- Theatrical release poster
- Directed by: Olivier Baroux
- Screenplay by: Philippe Mechelen; Lionel Dutemple; Julien Hervé; Benjamin Morgaine; Nessim Chikhaoui;
- Produced by: Richard Grandpierre
- Starring: Jean-Paul Rouve Isabelle Nanty
- Cinematography: Christian Abomnes
- Edited by: Richard Marizy
- Production companies: Eskwad; Pathé; TF1 Films Production; Prod par 4 Ciné; Jouror Films;
- Distributed by: Pathé
- Release dates: 13 January 2016 (Alpe d'Huez Film Festival); 3 February 2016 (France);
- Running time: 94 minutes
- Country: France
- Language: French
- Budget: $15.2 million
- Box office: $35.2 million

= Les Tuche 2 =

Les Tuche 2 - Le rêve américain is a 2016 French comedy film directed by Olivier Baroux.

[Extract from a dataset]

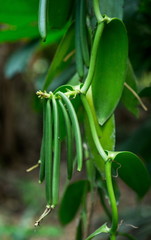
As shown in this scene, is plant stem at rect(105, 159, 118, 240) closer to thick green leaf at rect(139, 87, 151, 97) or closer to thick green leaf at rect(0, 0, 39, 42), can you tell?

It is the sequel to Les Tuche. It earned over US$32.5 million and was the highest-grossing domestic film in France in 2016, with 4,619,884 tickets sold.

==Cast==
- Jean-Paul Rouve as Jeff Tuche
- Isabelle Nanty as Cathy Tuche
- Claire Nadeau as Grandma Suze
- Théo Fernandez as Donald Tuche
- Sarah Stern as Stéphanie Tuche
- Pierre Lottin as Wilfried Tuche
- Ralph Amoussou as Georges Diouf
- Darrell Dennis as Indian

==Release==
Les Tuche 2 was distributed by Pathé in France.

==Reception==
The Hollywood Reporter gave the film a negative review, finding the film's comedy to be "puerile and naive whenever it’s not straightforwardly moronic", noting a list of American clichés and that "like in local box-office monsters Intouchables and Serial (Bad) Weddings, what passes for crude humor in France can be perceived as racially insensitive in the U.S. and elsewhere". The review commented on the writing as "staggeringly lazy and unfocused".